A big question was whether or not separated twins meeting several times had an impact on IQ similarity, but after comparing the frequency of twins meetings, it was concluded that it did not. It was shown in the study that twins who were separated had similarities in behavior, religion, interests, and intelligence. There is a popular story of two twins, James Lewis and James Springer, who were separated after birth and adopted by different families. When they were reunited at the age of 39, they began to find striking similarities with each other. Including marrying women with identical names, also having the same name for their childhood dog, and similar names for their sons. Not only that, but they shared a lot of the same habits and went into the same fields of work as each other. For example, both of their first marriages were with a woman named Linda and then divorced to marry a woman named Betty. These studies that give evidence to show even twins who are separated early on, and raised in different environments have similar personalities, mannerisms, interests, etc. They truly prove, and shed most light on how much of an effect nature really has on us.

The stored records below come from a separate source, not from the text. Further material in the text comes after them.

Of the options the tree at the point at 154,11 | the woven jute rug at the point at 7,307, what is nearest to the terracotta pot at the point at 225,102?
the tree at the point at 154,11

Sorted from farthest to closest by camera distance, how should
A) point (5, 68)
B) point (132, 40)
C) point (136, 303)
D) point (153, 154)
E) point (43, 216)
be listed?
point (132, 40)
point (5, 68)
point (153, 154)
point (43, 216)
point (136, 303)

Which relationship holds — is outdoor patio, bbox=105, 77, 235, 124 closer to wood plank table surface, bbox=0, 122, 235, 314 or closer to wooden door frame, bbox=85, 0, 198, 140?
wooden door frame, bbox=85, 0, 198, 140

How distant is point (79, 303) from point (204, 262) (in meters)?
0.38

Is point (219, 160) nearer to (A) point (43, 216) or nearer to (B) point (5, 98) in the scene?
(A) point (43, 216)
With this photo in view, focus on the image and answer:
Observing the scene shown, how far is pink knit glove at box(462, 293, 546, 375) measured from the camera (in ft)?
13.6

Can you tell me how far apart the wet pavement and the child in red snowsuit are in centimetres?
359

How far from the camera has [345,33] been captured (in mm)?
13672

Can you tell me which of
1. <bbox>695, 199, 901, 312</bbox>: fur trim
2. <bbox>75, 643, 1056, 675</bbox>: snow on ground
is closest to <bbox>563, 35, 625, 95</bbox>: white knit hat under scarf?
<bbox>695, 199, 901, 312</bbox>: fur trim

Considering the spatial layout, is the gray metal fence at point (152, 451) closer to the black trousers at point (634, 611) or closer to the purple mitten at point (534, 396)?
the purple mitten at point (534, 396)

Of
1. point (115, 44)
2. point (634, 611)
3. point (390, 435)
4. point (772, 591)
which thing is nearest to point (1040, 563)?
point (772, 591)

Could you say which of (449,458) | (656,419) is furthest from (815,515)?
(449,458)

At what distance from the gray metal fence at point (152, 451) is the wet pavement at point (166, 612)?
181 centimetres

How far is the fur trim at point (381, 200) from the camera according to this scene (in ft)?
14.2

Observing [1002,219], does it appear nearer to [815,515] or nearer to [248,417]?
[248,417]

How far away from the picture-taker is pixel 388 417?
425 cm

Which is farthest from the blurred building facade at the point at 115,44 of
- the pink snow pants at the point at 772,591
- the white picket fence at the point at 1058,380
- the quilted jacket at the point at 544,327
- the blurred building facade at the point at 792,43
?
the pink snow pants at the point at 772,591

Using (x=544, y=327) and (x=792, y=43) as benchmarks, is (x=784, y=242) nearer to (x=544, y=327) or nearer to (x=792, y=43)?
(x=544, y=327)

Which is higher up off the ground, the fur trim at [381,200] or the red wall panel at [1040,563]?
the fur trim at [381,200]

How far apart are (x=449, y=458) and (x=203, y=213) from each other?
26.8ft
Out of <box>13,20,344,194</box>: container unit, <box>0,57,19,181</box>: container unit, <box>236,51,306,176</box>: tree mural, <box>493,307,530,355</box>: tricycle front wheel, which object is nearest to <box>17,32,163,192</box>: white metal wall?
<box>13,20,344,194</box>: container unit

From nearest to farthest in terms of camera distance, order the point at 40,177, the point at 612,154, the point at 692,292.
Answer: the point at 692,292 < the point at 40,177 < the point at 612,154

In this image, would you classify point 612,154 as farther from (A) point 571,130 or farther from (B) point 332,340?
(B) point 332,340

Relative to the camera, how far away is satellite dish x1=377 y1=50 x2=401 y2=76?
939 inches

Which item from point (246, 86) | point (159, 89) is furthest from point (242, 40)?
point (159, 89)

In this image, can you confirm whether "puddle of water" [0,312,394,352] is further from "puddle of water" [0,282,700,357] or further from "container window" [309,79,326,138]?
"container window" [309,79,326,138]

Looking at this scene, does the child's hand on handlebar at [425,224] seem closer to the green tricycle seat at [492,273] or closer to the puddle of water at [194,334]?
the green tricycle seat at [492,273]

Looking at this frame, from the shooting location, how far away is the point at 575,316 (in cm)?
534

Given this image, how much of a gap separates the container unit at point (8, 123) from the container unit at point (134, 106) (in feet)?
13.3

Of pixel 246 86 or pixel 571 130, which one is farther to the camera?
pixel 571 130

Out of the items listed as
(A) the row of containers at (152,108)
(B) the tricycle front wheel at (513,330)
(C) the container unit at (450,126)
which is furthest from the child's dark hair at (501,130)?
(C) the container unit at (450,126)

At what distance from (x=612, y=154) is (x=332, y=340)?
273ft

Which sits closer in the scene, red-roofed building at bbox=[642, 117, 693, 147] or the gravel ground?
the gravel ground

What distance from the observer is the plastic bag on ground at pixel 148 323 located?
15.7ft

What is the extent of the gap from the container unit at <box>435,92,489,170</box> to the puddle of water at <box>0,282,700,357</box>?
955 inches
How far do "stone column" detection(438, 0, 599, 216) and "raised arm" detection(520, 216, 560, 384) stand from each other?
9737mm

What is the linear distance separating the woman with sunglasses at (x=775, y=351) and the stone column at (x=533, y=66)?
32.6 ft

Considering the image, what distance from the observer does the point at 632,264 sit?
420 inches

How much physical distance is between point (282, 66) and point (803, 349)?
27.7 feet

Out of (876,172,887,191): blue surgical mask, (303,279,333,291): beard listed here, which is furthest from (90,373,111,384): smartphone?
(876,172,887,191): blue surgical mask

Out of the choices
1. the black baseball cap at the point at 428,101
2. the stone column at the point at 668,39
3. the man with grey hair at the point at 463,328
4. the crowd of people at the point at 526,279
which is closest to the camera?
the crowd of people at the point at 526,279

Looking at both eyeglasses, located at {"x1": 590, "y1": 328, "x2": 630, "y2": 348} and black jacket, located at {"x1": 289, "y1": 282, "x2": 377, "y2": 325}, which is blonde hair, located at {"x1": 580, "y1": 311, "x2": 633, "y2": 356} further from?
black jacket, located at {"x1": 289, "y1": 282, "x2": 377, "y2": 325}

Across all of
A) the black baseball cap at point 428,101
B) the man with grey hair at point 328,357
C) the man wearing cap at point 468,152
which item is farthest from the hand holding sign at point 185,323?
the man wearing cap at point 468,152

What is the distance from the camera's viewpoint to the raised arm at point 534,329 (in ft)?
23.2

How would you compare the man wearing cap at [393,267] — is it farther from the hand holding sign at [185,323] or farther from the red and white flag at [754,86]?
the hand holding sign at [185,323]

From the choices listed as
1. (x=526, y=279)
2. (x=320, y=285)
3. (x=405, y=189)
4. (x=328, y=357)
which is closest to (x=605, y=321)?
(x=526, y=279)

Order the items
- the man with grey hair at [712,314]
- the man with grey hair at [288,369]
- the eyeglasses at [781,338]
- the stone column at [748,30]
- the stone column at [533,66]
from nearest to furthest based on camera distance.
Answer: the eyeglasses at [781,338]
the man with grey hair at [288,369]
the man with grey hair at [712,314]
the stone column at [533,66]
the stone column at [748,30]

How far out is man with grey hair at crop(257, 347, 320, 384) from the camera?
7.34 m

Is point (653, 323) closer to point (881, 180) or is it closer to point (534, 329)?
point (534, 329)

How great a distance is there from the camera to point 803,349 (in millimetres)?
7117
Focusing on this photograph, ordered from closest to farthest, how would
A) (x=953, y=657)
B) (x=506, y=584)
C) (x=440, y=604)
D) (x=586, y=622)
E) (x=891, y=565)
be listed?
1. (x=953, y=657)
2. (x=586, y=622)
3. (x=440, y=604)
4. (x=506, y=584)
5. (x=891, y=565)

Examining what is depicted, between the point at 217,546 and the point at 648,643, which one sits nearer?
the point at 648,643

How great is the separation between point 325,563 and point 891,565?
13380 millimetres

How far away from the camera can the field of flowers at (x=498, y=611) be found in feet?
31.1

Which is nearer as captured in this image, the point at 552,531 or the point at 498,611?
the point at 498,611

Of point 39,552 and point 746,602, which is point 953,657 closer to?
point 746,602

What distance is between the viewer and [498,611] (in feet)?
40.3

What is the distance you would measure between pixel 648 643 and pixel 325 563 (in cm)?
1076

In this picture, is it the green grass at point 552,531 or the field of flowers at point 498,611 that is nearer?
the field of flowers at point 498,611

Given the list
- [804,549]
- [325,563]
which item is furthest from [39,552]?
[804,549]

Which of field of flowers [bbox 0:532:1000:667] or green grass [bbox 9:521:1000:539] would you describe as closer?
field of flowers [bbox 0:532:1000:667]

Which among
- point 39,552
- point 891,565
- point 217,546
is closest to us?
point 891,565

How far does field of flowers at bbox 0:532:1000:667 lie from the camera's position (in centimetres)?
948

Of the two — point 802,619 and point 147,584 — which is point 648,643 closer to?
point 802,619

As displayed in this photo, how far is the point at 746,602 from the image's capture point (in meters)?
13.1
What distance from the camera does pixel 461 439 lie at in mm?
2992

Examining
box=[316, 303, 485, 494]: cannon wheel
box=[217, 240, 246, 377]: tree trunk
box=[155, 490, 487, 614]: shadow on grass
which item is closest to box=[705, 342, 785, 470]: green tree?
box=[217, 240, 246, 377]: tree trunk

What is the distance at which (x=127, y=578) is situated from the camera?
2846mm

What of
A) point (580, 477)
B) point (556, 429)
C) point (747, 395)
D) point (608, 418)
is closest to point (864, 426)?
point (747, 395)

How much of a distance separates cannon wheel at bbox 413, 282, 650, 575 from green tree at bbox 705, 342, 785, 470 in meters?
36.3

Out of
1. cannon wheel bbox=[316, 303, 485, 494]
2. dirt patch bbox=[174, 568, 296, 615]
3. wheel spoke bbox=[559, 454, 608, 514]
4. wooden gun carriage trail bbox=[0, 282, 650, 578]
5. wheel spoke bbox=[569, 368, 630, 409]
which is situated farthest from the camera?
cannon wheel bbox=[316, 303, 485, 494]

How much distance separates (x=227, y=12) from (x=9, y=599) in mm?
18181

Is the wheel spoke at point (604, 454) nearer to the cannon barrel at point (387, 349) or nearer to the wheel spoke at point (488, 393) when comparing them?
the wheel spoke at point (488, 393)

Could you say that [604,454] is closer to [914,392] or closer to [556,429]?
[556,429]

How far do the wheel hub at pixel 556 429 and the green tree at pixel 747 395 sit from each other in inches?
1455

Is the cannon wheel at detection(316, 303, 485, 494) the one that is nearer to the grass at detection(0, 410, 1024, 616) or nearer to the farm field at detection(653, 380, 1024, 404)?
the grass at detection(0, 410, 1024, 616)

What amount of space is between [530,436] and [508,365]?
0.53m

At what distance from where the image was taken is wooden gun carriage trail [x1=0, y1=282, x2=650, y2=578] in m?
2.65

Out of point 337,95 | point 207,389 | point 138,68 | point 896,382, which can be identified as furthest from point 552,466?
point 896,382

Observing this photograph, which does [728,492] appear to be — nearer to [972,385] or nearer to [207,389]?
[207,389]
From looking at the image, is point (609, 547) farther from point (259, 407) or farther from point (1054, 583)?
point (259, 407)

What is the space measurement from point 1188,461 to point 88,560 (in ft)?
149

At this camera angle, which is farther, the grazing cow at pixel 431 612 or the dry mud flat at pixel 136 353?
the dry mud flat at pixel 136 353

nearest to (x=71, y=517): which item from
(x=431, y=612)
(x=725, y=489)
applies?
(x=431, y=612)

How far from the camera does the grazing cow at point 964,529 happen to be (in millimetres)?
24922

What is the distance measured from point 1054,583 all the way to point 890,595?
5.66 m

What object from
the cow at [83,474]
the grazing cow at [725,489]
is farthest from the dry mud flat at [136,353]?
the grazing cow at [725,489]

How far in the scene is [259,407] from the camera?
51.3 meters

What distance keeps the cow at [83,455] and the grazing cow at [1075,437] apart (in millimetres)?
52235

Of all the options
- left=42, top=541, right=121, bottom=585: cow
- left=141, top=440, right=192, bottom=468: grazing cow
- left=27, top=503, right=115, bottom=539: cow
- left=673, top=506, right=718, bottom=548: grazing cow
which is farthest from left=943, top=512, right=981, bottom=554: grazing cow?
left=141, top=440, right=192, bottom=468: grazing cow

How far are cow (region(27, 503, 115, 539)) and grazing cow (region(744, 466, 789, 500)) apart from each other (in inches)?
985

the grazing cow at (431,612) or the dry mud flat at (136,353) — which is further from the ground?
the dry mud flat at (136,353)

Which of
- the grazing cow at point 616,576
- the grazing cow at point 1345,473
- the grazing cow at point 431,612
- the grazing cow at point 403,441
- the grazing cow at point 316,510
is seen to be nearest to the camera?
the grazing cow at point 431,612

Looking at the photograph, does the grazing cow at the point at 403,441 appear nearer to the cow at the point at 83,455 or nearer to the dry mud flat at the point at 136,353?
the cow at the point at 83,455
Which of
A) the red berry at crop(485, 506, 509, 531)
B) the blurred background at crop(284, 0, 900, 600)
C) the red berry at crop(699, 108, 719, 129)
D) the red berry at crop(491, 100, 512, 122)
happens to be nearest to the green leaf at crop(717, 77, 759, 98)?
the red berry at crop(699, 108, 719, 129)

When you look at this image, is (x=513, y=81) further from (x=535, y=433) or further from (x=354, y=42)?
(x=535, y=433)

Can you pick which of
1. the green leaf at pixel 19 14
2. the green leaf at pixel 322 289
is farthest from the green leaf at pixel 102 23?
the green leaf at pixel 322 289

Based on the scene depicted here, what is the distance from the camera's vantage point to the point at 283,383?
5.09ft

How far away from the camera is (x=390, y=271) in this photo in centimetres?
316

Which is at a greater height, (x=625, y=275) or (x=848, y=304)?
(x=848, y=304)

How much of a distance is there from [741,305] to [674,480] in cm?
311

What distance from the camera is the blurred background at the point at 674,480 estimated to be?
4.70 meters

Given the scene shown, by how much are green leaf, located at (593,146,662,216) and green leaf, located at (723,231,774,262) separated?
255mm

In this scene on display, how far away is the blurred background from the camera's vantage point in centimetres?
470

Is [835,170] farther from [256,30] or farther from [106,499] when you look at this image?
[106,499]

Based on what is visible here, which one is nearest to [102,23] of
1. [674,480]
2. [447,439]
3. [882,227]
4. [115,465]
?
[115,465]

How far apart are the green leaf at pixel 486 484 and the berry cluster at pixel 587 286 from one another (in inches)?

With the nature versus nurture debate going on for around 150 years, there has always been the question of which one affects our personality and behavior. Though in more recent years, it has been accepted that both of them have an influence. Taking this into account, we can raise the question of which has the greater effect. Which can ultimately be concluded to be nature, and not nurture. There have been multitudes of evidence that can prove this. First you can look at the different parts of your brain and body, really taking into account how much it affects the way we act. Another important point is that our DNA may possess different genes for personality, and that there are stages in our life that essentially preprogram our behavior. The most influential piece of evidence is twin studies, especially those about separated twins. As even those separated at birth show striking similarities in all ways to one another. Proving that our personality and behavior, truly is something already ingrained into us.